The data:

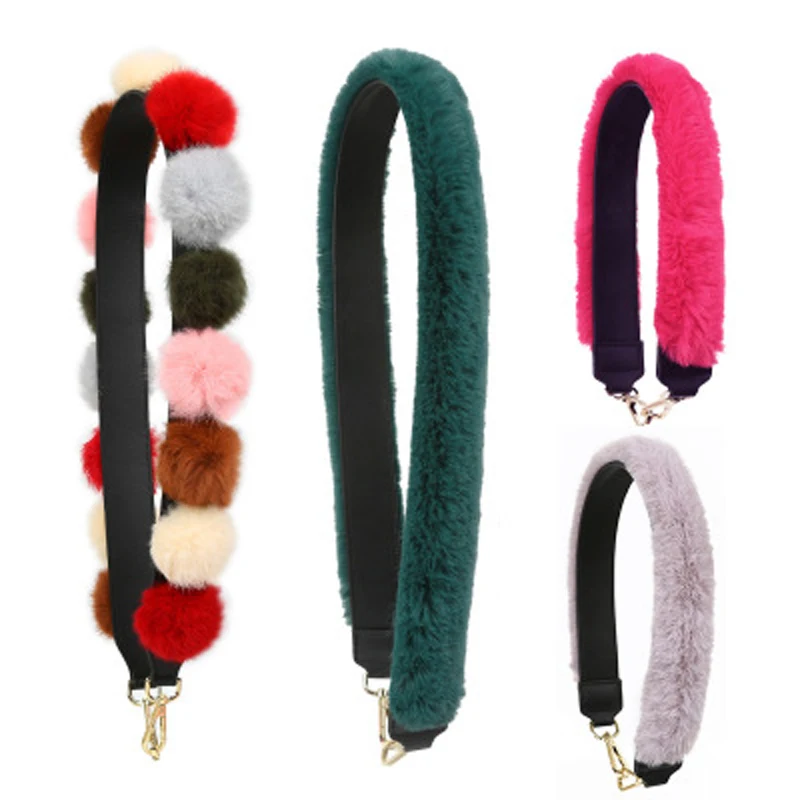 2022 Short Colored Fur Replacement Shoulder Bag Straps Colorful PU Leather Purse Handles for Handbags Belt Bag Accessories 923
2022 Short Colored Fur Replacement Shoulder Bag Straps Colorful PU Leather Purse Handles for Handbags Belt Bag Accessories 923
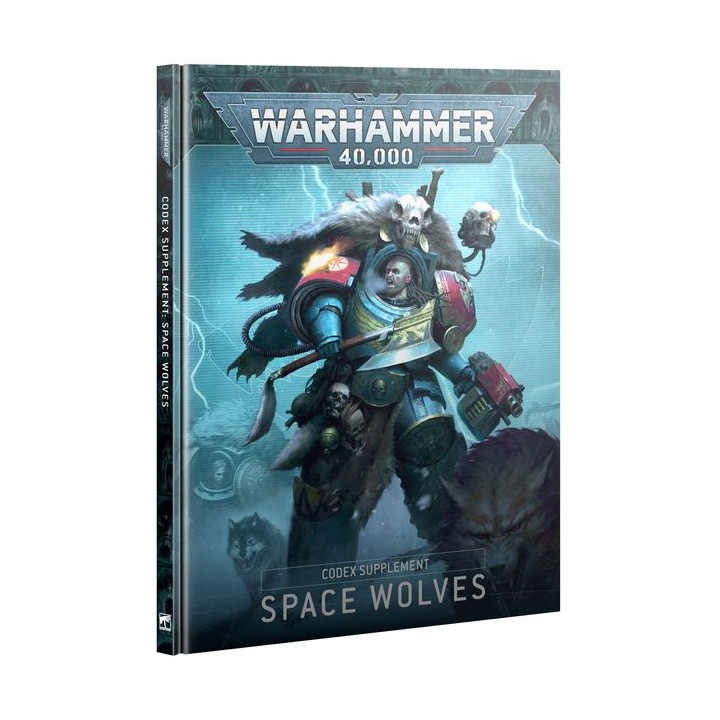 Codex Supplement: Space Wolves (Anglais) - Space Wolves - wh40k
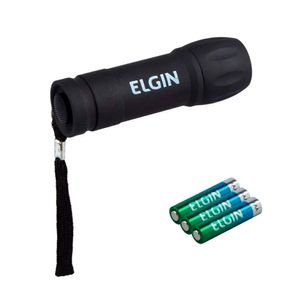 Lanterna De Bolso 9 Leds 3 Pilhas Aaa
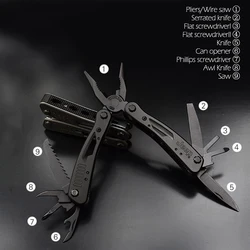 Camping Survival Knife Multifunction Outdoor Tools Tactical Rescue Weapon camp security Self Defense Defence Military Blade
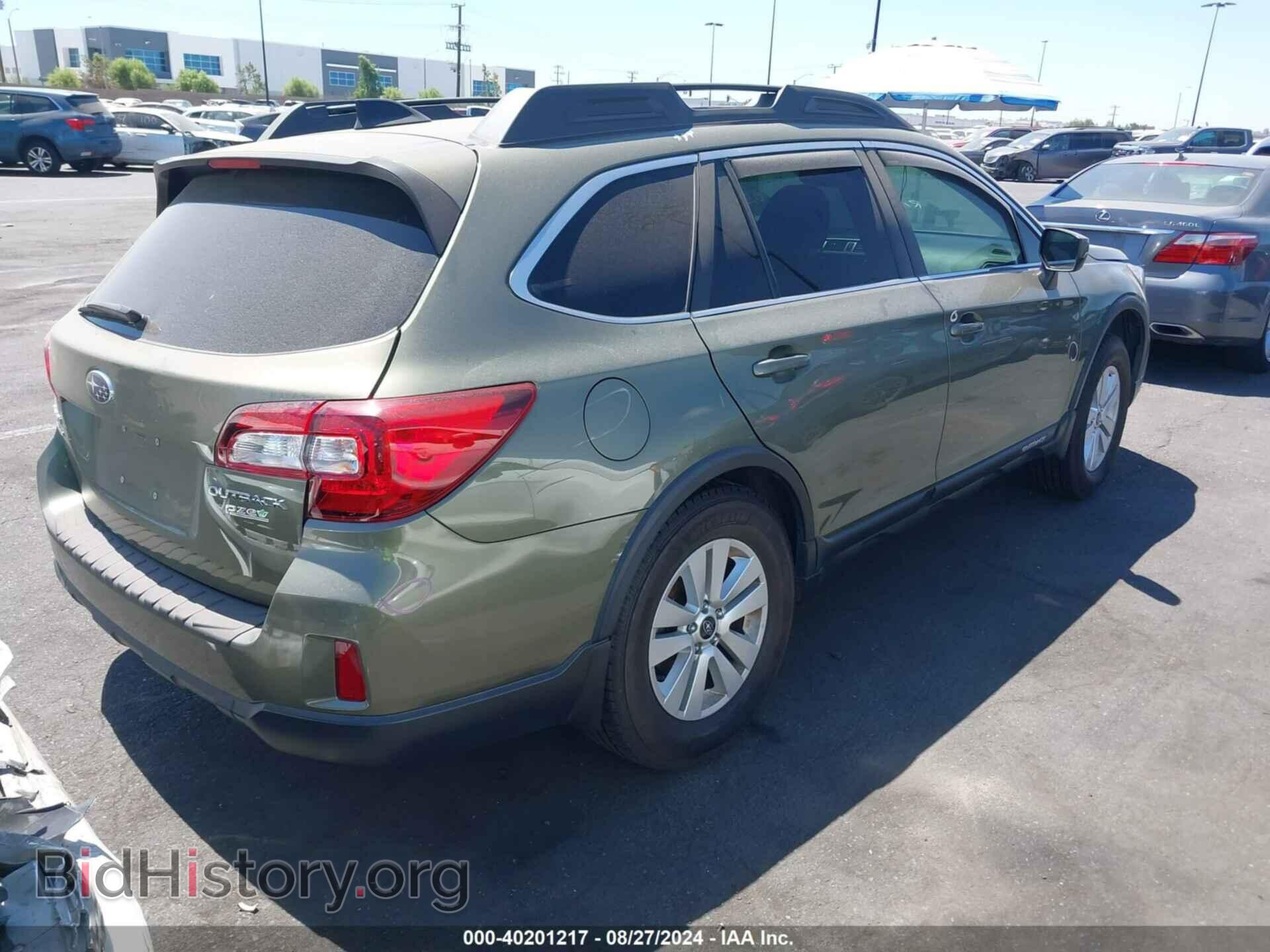 2016 SUBARU OUTBACK - VIN: 4S4BSADC3G3275086 - Фото 4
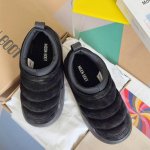 顶级版本：女款 Moon Boot最新24秋冬新款PARK SOFT系列 毛毛虫 厚底 休闲鞋 一脚蹬 雪地靴 棉靴 原版购入开发 做货 这款Park Soft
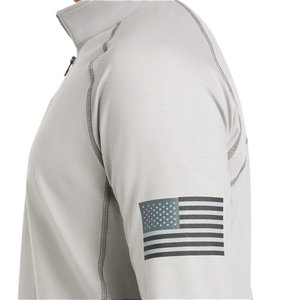 Ariat Flame Restitant Combat Stretch Patriot 1/4 Zip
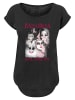 F4NT4STIC Long Cut T-Shirt Bad Girls Have More Fun in schwarz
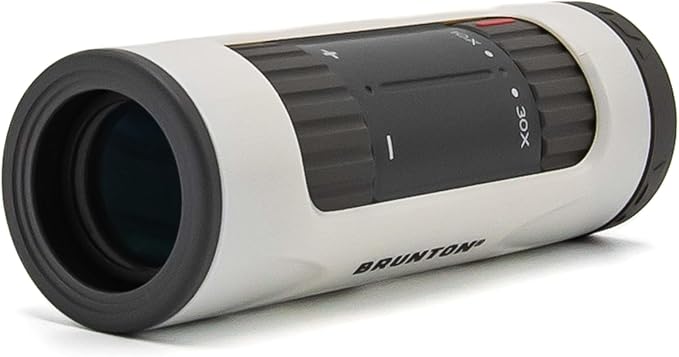 Brunton Echo Zoom Monocular 7x30 – Compact Lightweight Pocket Scope for Travel and Hiking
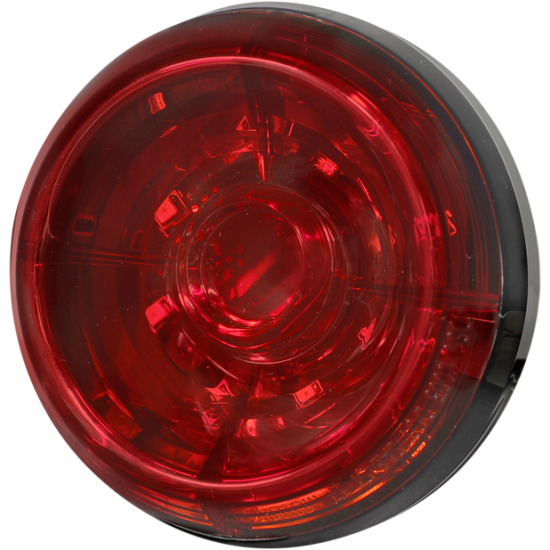 Solar LED Taillight TAILITE LED RED LENS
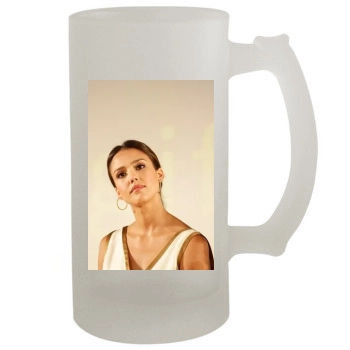 Jessica Alba 16oz Frosted Beer Stein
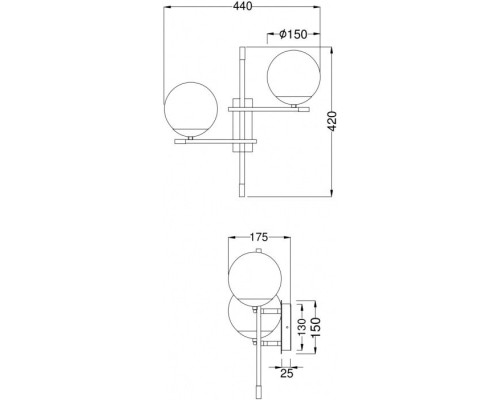 Бра Nostalgia MOD050WL-02G Maytoni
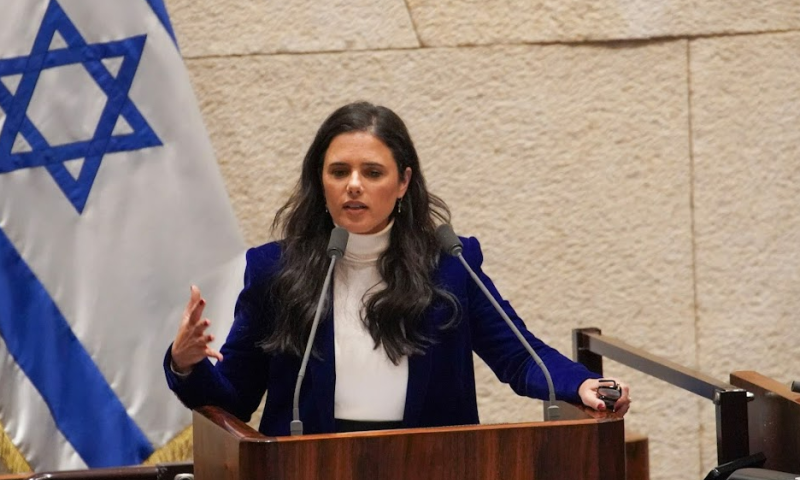 צפו: איילת שקד נפרדת מהחיים הפוליטיים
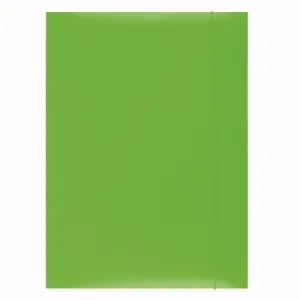Office Products A4 Karton Radiergummi-Mappe Farbe: grün 300g (21191131-02)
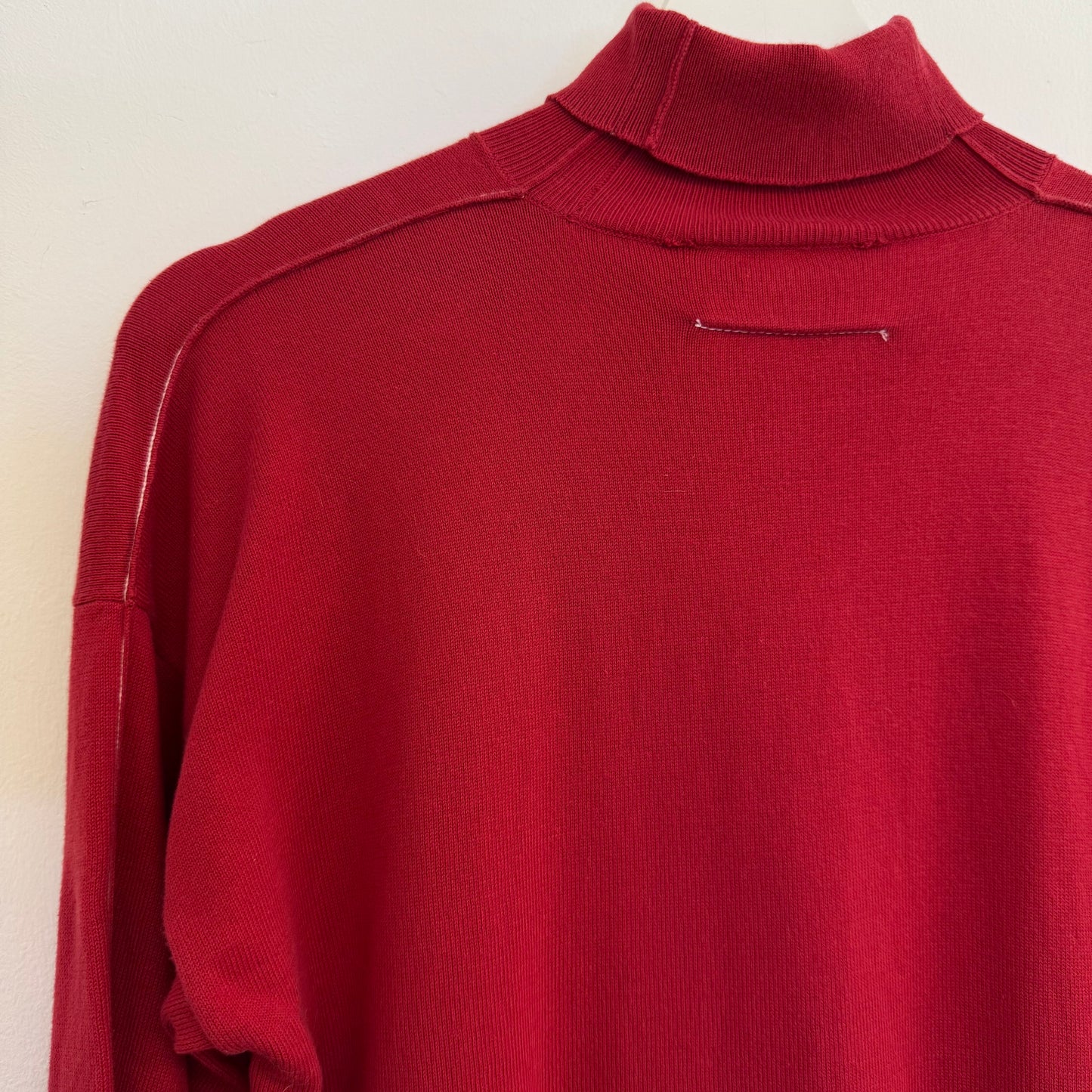 Maison Margiela red sweater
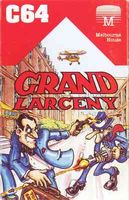 Copertina Grand Larceny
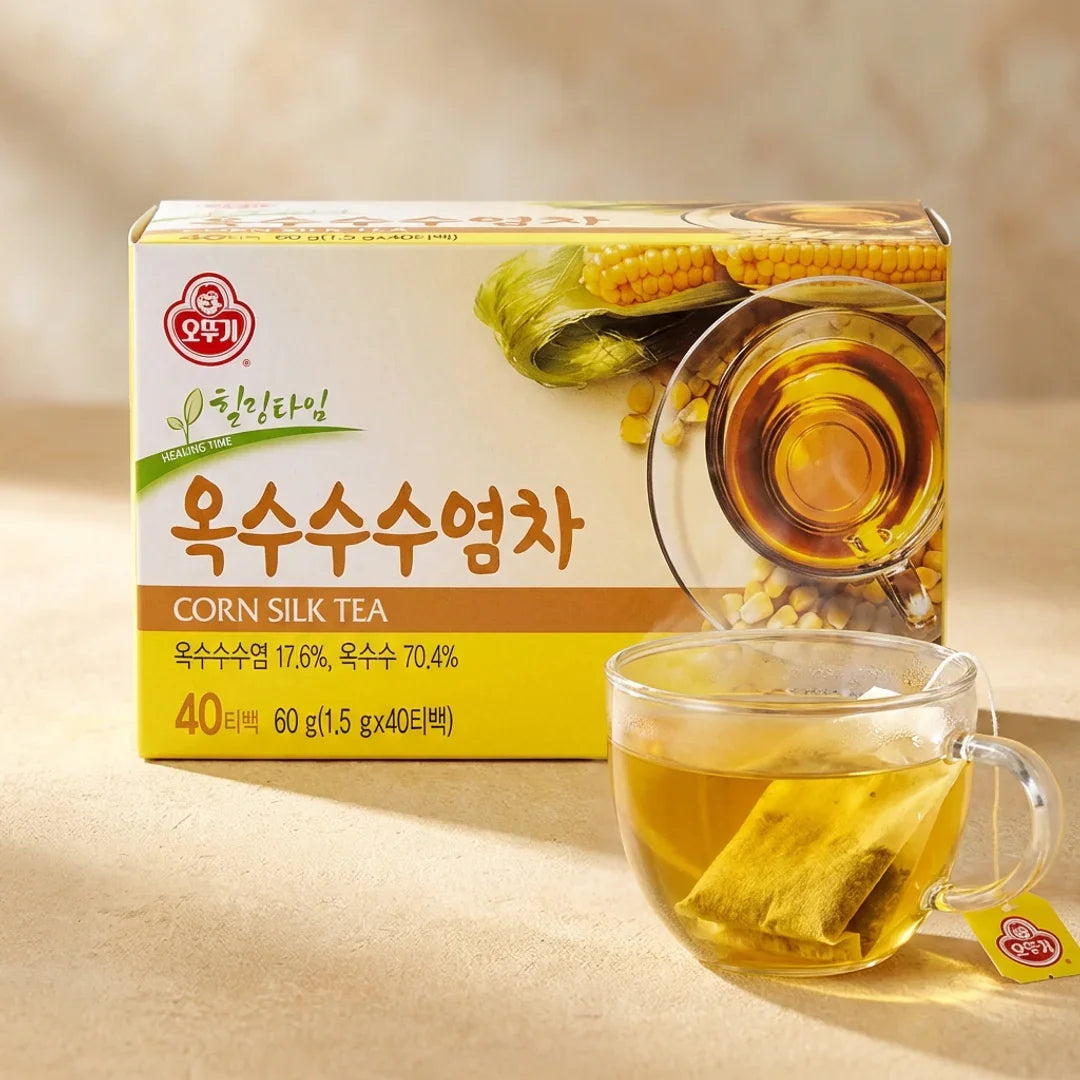 Ottogi Corn Silk Tea 40 Tea Bags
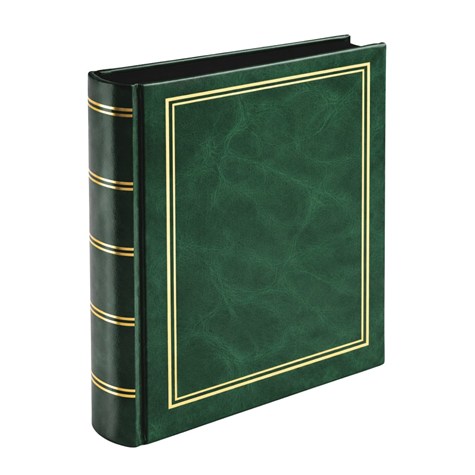 Book bound pocket album 10x15/200 B46200S CLASSIC GREEN(B)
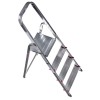 CORDA DOMESTIC ALUMINUM LADDER 4 STEPS 000705 KRAUSE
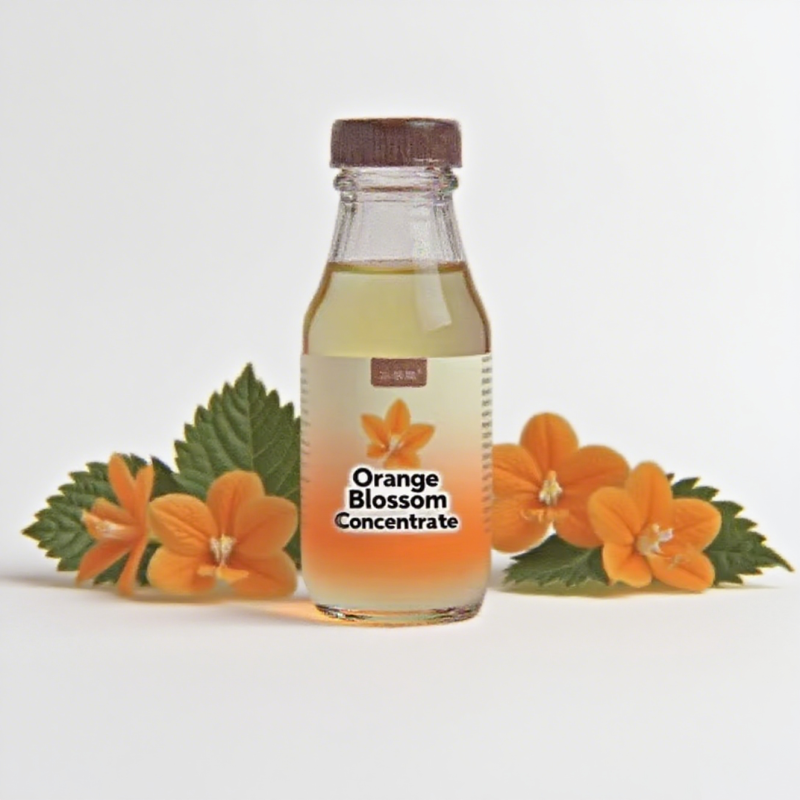 Orange-blossom Concentrate Supplier - Natural Food Grade for Beverage Making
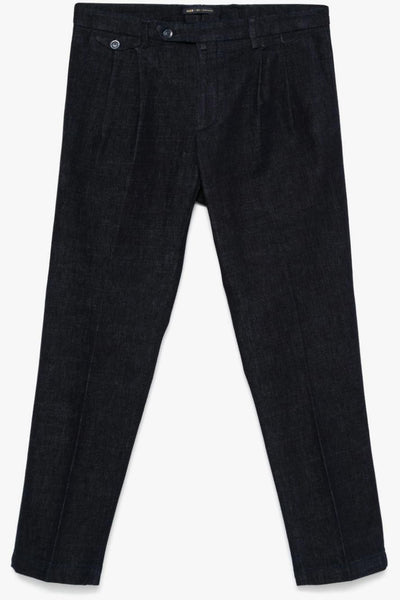 Pantalone Blu Uomo sartoriali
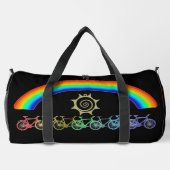 プリントカットソーバッグ ダッフルバッグ (裏面)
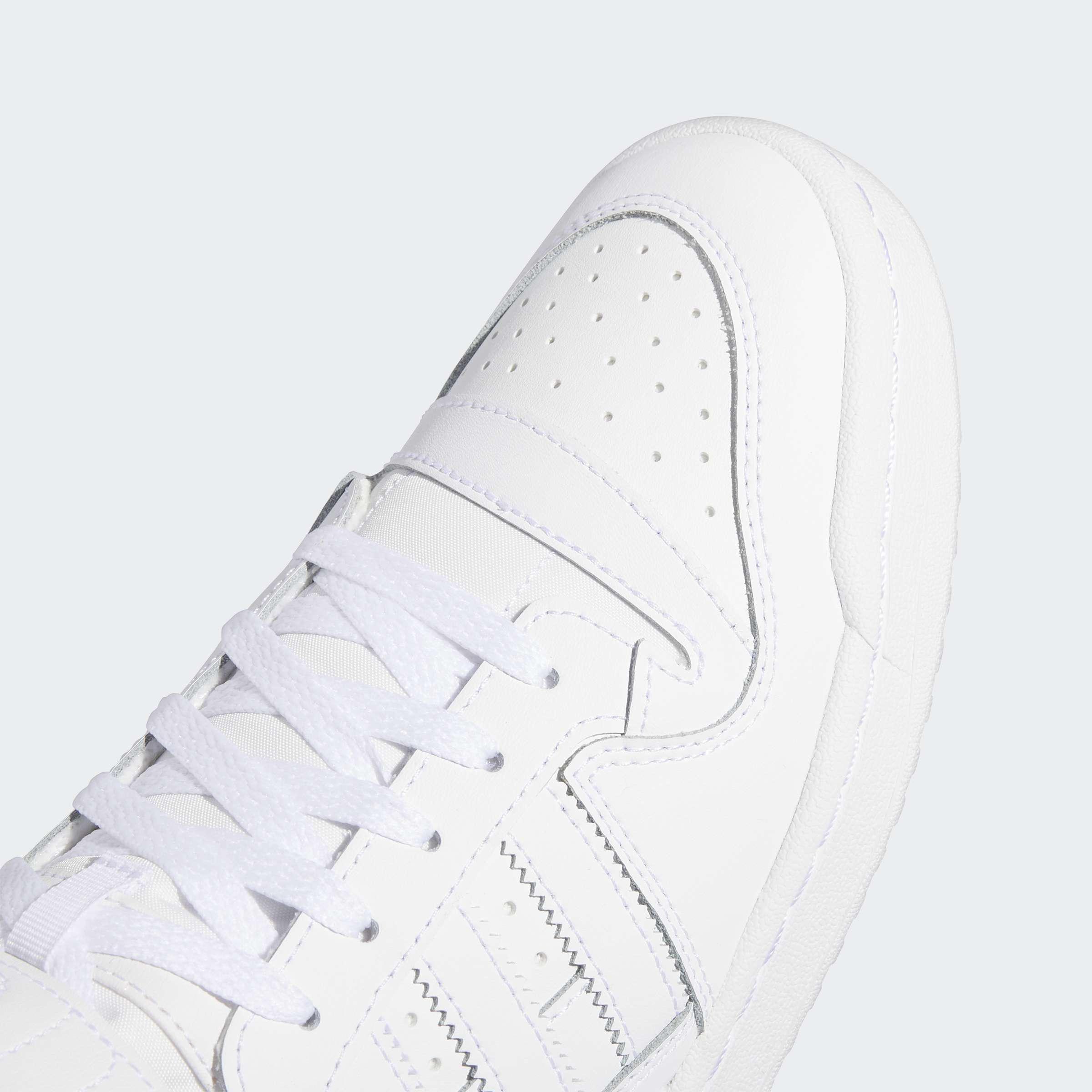 Forum Mid Shoes, White, A901_ONE, large image number 5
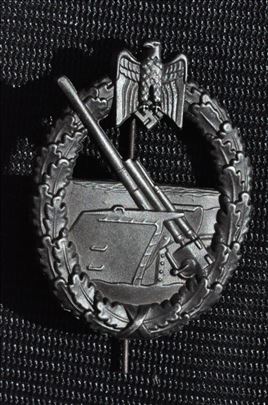 Nemačka WW2 značka obalske artiljerije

Task instructions:
Give the lines from the one containing "Copertina Grand Larceny" through the final line of the material again, exactly and in full, but without pictures.

Response area:
 Copertina Grand Larceny
 Ottogi Corn Silk Tea 40 Tea Bags
 Book bound pocket album 10x15/200 B46200S CLASSIC GREEN(B)
 CORDA DOMESTIC ALUMINUM LADDER 4 STEPS 000705 KRAUSE
 Orange-blossom Concentrate Supplier - Natural Food Grade for Beverage Making
 Pantalone Blu Uomo sartoriali
 プリントカットソーバッグ ダッフルバッグ (裏面)
 Forum Mid Shoes, White, A901_ONE, large image number 5
 Nemačka WW2 značka obalske artiljerije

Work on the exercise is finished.